彼がカプセルから出て立ち上がり、まずしたのは、まだ何か超・秘密組織の超・使命だの超・宿願だのを興奮した口調で語り続けるディスプレイを、叩き壊すことだった。
「俺に命令するな」キャプテン・ブラッドが、ディスプレイの向こうの黒人よりさらに野太いバスボイスで言った。「だが、最強を証明することに異存はない」
むろんその声は飛鳥さんが発しているのだが、飛鳥さんの唇の動きとキャプテンの唇の動きは、まるで合ってないように見える。―――吹き替え?
キャプテン・ブラッドは、腰に手を当てすっくと胸を張り、自らの分厚い筋肉と鋼の装甲を誇示するようにポーズを取った―――後、ちょっと恥ずかしげに身をすくめた。「男の裸はなぁ……あー、この何かぶら下がってる感じ、すんげーイヤ……」中の飛鳥さんが、僕にだけ聞こえる声で言った。「いつもは平気なんだけどね、あんたに見られてると思うと、なんかこう……んー……」
言葉を濁しつつ、壁にあった適当なボタンを押すと、都合のいいことにそこはクローゼットで、中には真新しい迷彩服がぶら下がっていた。

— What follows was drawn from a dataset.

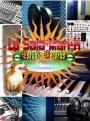 La Sala-man-k: Estudio Records Sala de ensayos y estudio de grabacion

飛鳥さんは、下半身はしっかりベルトを締めつつ、上半身は前を留めず、右半身の腹筋と左半身の装甲を見せつけるような姿を整え、それから、赤いベレー帽をひょいとかぶった。
「似合う?」
今度は、ぴしっと親指を立てるポーズを、凛々しくキメてみせる。にやりと笑うと白い歯がきらりと光ったりして、子供にガムでも配ってそうなさわやか軍人さんだ―――この新たなる魔王は、重厚なのか軽薄なのかちっともわからないな。
「さて」
すべきことは済ませたと見て取り、飛鳥さん―――キャプテン・ブラッドは、輸送機の乗降ハッチに蹴りを入れた。たいした力を入れた様子もないのに、ハッチは飴のようにひしゃげて壊れ、弾け飛んで機体後方へ消えていく。
「ご期待通りに、魔王降臨といきますか!」
生まれる気圧差による気流に身を任せ、空気を裂く爆音が轟く中、キャプテン・ブラッドはパラシュートもなしに機外へダイブした。